WP3
AI-empowered Supply chain mapping, prediction and optimization for sustainability
Task Lead: Antwerp University
Aims & Objectives
The objectives of WP3 are:
- 1 Develop innovative approaches to network mapping using AI to ensure the focal supply network is mapped
- 2 Carry out TOK on AI applications for supply chain mapping, web scraping etc through secondment and after secondment through reintegration.
Tasks of WP3
Task 3.1
Supply Chain Mapping with Graph Neural Networks (GNNs) [M11 – M16]
This task involves developing and implementing GNN models to map the entire supply chain network for audio equipment products. The GNN models will represent suppliers, manufacturers, and components as nodes, with their interactions as edges in a graph. First, we collect from various sources, extract meaningful features and build the graph to represent mode – edge characteristics. Next, we develop GNN model to learn diverse, implicit relationships or dependencies between suppliers and manufacturers, regardless they are close by or multiple hops away from each other. We then leverage this learnt knowledge to identify, for a given new product component, all relevant down- and upstream suppliers, which enhances the visibility of the entire supply chain.
Task 3.2
Predictive AI for Forecasting and Risk Assessment [M17-M22]
This task utilizes the full-fledged graph built in Task 3.1 and leverages predictive AI techniques (regression models, temporal models) to forecast future events and trends within the supply chain, such as demand forecasting, supplier risk assessment, and inventory optimization.

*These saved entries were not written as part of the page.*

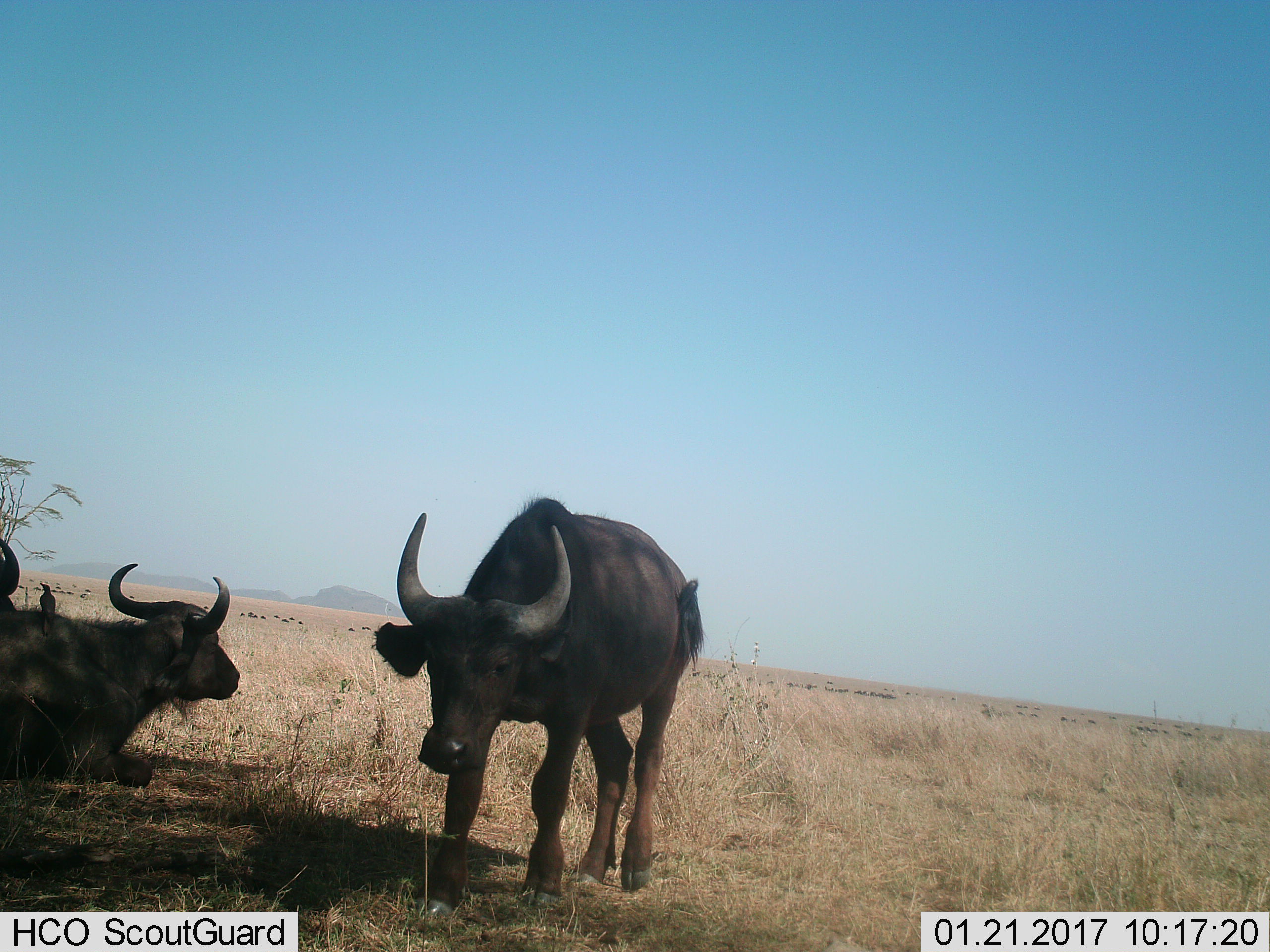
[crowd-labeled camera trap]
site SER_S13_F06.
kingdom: Animalia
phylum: Chordata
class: Mammalia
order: Artiodactyla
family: Bovidae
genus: Syncerus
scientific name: Syncerus caffer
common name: african buffalo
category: buffalo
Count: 3.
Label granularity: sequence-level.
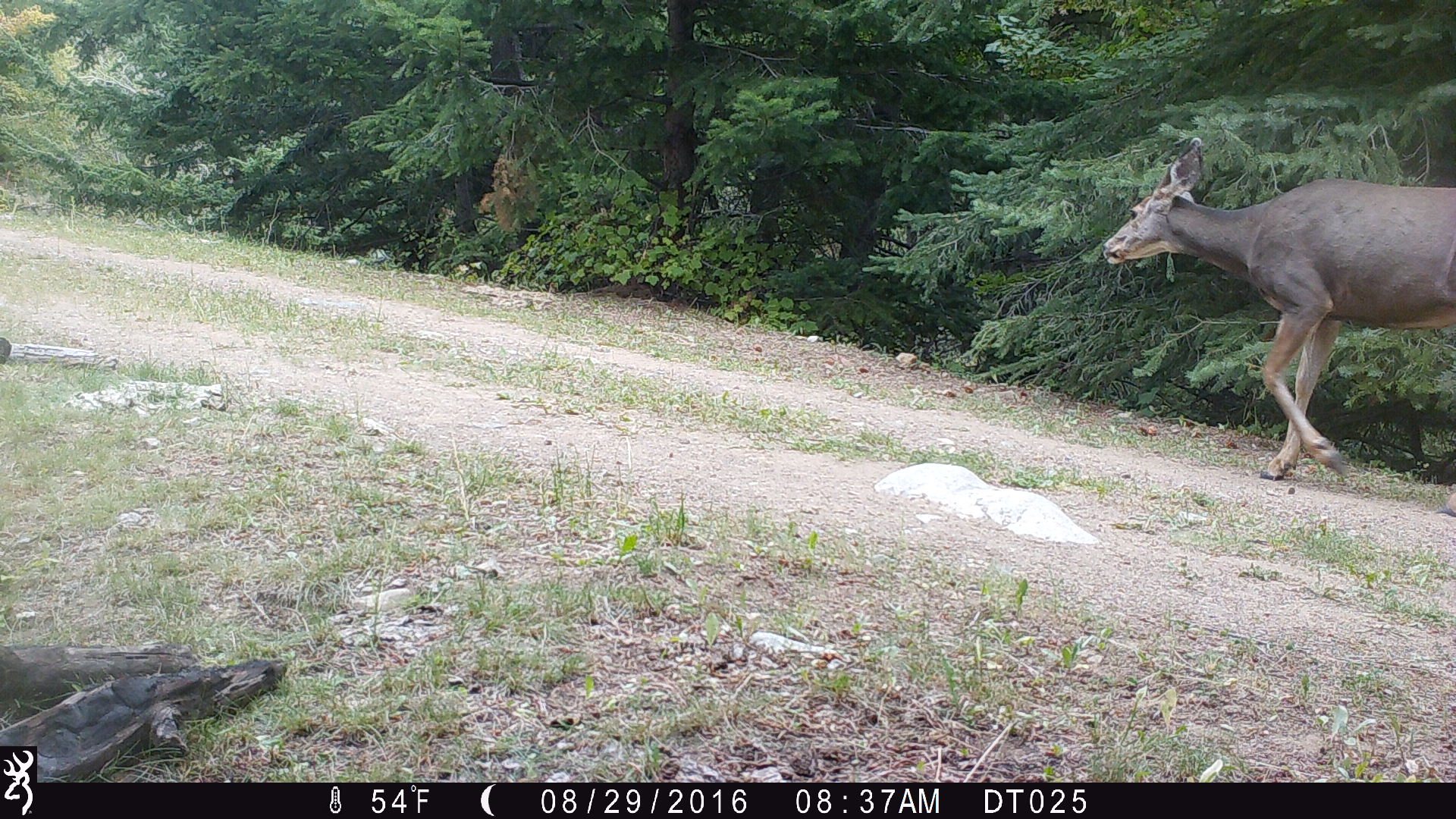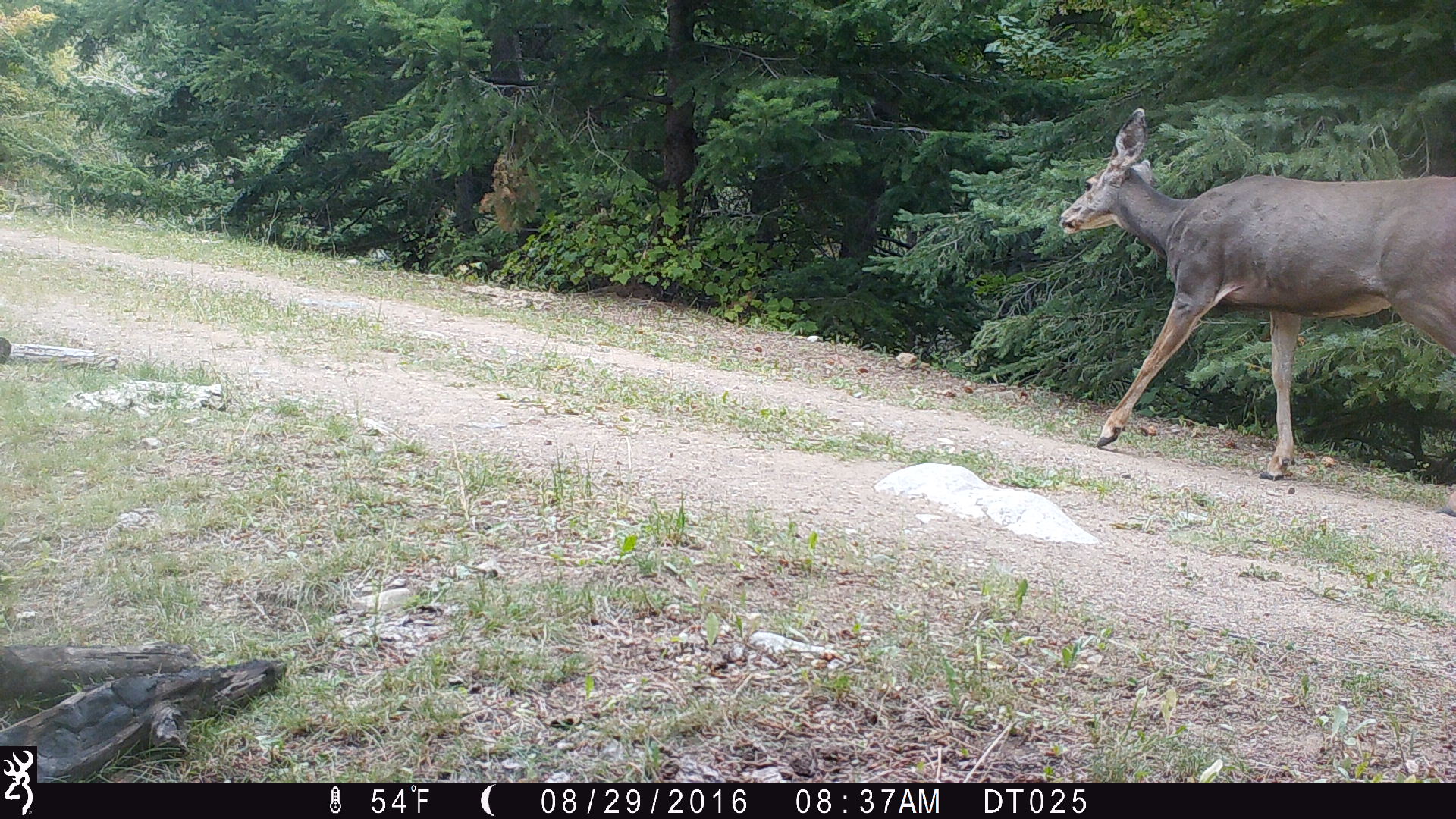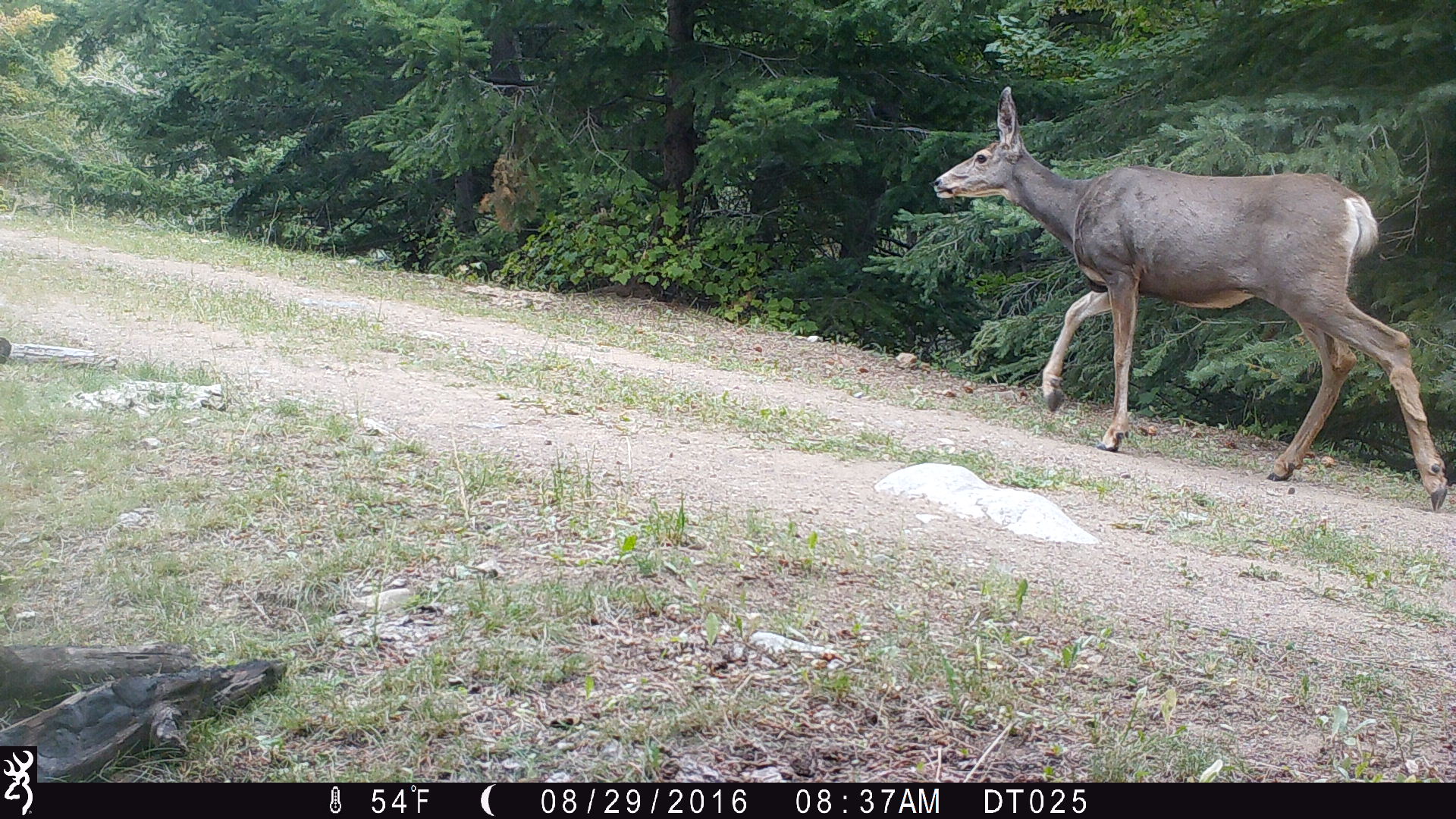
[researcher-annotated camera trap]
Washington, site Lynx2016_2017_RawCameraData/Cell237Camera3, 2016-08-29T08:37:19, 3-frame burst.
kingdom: Animalia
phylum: Chordata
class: Mammalia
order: Artiodactyla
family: Cervidae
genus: Odocoileus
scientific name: Odocoileus hemionus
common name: mule deer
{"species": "Odocoileus hemionus (mule deer)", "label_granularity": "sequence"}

Our activities include analysing historical sale data, market trends, and seasonality for forecasting demand, evaluating supplier risks (e.g., supply shortage), and/or predicting optimal inventory levels.
Task 3.3
Supply Chain Optimization [M23 – M27]
In this task, optimization techniques (such as Genetic Algorithm), will be employed to provide actionable recommendations for optimizing the supply chain based on predictive insights from Task 3.2 and identified OEMs from Task 3.1. The proposal includes supplier selection and route optimization, which on one hand satisfy all requirements in a given BOM, but on the other hand offers benefit on transport cost and delivery time.
Task 3.4
Reparation and Quality Issues Detection [M28-M32]

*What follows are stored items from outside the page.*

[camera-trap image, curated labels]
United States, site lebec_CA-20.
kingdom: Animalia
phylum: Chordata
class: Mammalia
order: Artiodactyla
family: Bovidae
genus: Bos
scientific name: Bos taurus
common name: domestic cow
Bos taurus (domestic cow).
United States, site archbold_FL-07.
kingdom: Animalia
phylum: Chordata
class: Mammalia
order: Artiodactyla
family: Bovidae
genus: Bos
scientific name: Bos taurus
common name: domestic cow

This task focuses on detecting and visualizing common issues in audio products using Natural Language Processing (NLP) and machine learning (ML) algorithms. First, we develop a web scraping tool to collect data from online sources, cleaning and pre-processing the data for subsequent in-depth analysis. After that, we harness ML algorithms like Latent Dirichlet Allocation (LDA) for topic modelling, which reveals technical or quality issues corresponding to different severity levels, based on users feedback.
Task 3.5
Visualization and Analysis using Descriptive AI Techniques [M33-M37]

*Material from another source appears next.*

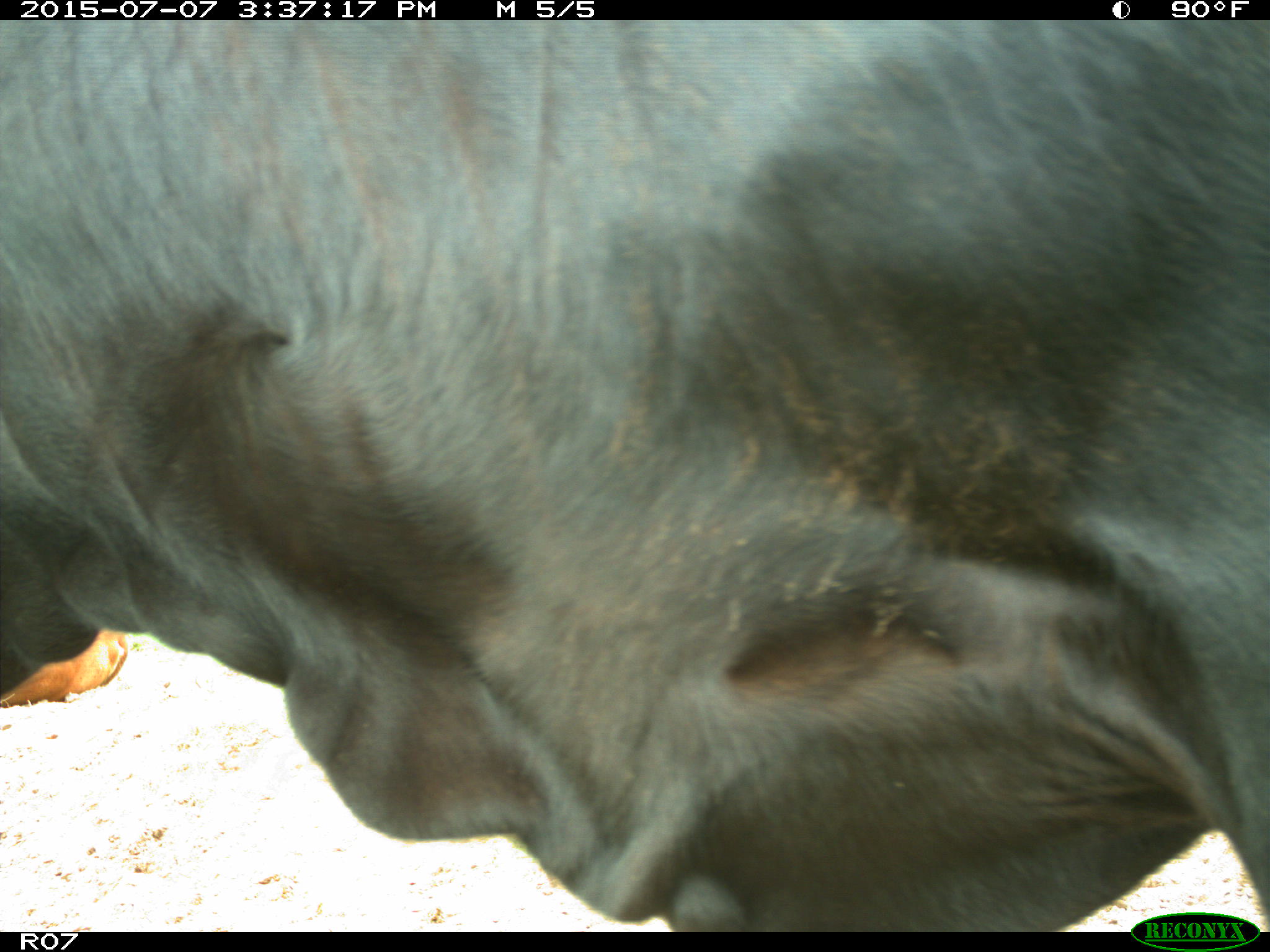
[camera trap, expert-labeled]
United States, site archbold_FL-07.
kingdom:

In this task, build visualization tools to visualize the observations or learnt insights via data analysis, predictive models, or optimization initiatives, obtained in all tasks, from Task 3.1 to Task 3.4. More specifically, we create dashboards and heatmaps, which intuitively plot end-to-end supply chain for a given component or product, highlight nodes with bottlenecks (e.g., high risk of shortage or overload), visualize optimal logistic routes, showcase top frequent/critical technical issues, or display market trend (capacity/demand) in the near future. These tools facilitate manufacturers and their staff’s understanding of the entire supply chain’s behaviour, therefore assisting them in planning and decision making.